The proposal is also sensitive to the numbers of people who actually vote. As more people in each age group vote, the voting power of each vote declines. And the total voting power of 18-24 year olds can never be greater than the total number of 18-24 year olds.

There are moral objections. But none, in my view, are serious and all are too complex to address here. So, would giving the young more votes improve their lot?

Let’s test it

Researchers could stratify constituencies by age and see whether election results would be different if the young had more votes. Where results would change we can see whether the hypothetical winner has more young-friendly policies.

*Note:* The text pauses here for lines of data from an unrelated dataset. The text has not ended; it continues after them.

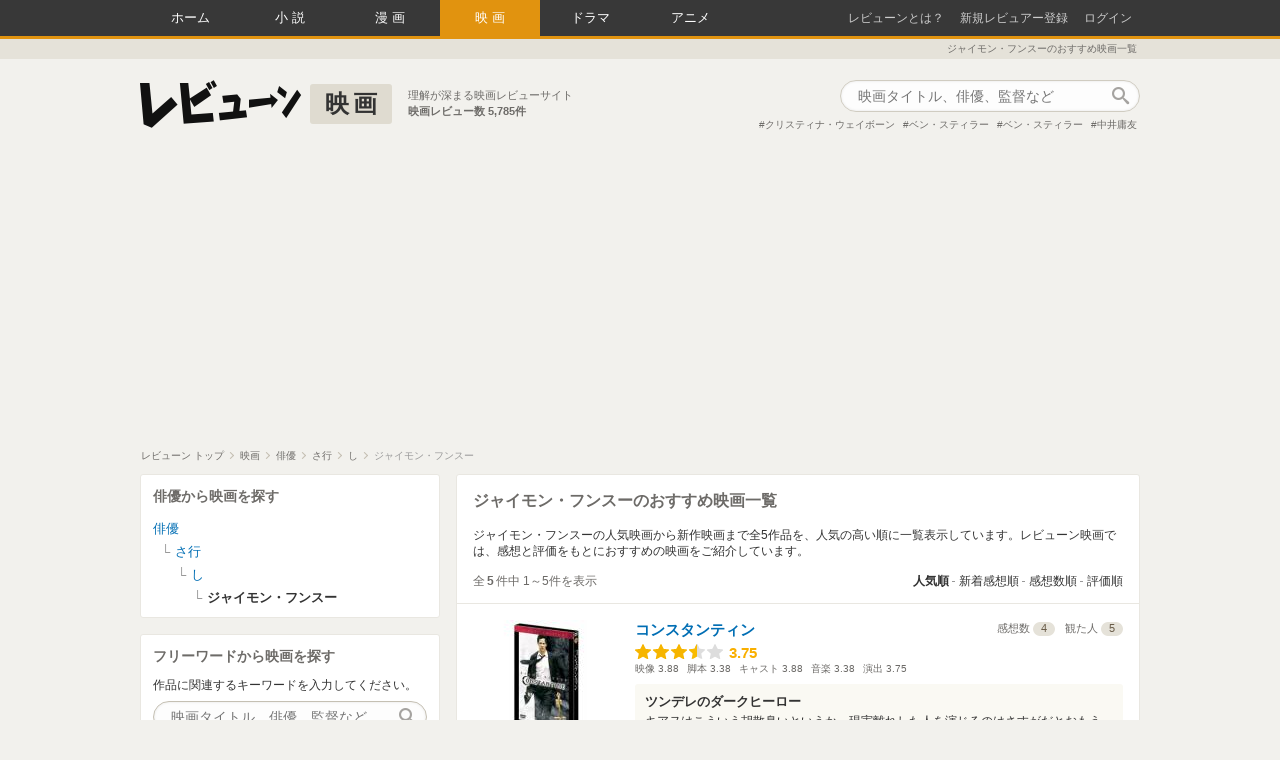

--- FILE ---
content_type: text/html; charset=utf-8
request_url: https://www.google.com/recaptcha/api2/aframe
body_size: 268
content:
<!DOCTYPE HTML><html><head><meta http-equiv="content-type" content="text/html; charset=UTF-8"></head><body><script nonce="8bErRWA7bChJAWcLCsGVzQ">/** Anti-fraud and anti-abuse applications only. See google.com/recaptcha */ try{var clients={'sodar':'https://pagead2.googlesyndication.com/pagead/sodar?'};window.addEventListener("message",function(a){try{if(a.source===window.parent){var b=JSON.parse(a.data);var c=clients[b['id']];if(c){var d=document.createElement('img');d.src=c+b['params']+'&rc='+(localStorage.getItem("rc::a")?sessionStorage.getItem("rc::b"):"");window.document.body.appendChild(d);sessionStorage.setItem("rc::e",parseInt(sessionStorage.getItem("rc::e")||0)+1);localStorage.setItem("rc::h",'1768383533647');}}}catch(b){}});window.parent.postMessage("_grecaptcha_ready", "*");}catch(b){}</script></body></html>

--- FILE ---
content_type: text/plain
request_url: https://www.google-analytics.com/j/collect?v=1&_v=j102&a=1328618286&t=pageview&_s=1&dl=https%3A%2F%2Freviewne.jp%2Fpeople%2F4542%2Fmovie&dp=%2Fmovie%2Fpeople%2F4542&ul=en-us%40posix&dt=%E3%82%B8%E3%83%A3%E3%82%A4%E3%83%A2%E3%83%B3%E3%83%BB%E3%83%95%E3%83%B3%E3%82%B9%E3%83%BC%E3%81%AE%E3%81%8A%E3%81%99%E3%81%99%E3%82%81%E6%98%A0%E7%94%BB%E4%B8%80%E8%A6%A7%20%7C%20%E3%83%AC%E3%83%93%E3%83%A5%E3%83%BC%E3%83%B3%E6%98%A0%E7%94%BB&sr=1280x720&vp=1280x720&_u=IEBAAEABAAAAACAAI~&jid=835039566&gjid=570850234&cid=167492087.1768383533&tid=UA-38054612-1&_gid=1369993428.1768383533&_r=1&_slc=1&z=1123309726
body_size: -449
content:
2,cG-CMDRSD4V8W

These results would not settle the question. In the longer term, politicians – knowing that the political voice of the young would be louder – would compete more for their votes. This might correct some distortions.

Conclusion 

The democratic state must treat the interests of the rich and poor, old and young with equal seriousness. Where politicians compete for votes and where older people vote in larger numbers this does not happen.

In difficult times, more votes for the young is one way to correct for this. Let’s at least do the experiment and see what we learn.

**My proposal also owes a lot to Philippe Van Parijs’s magnificently entitled ‘Disenfranchising the Elderly’.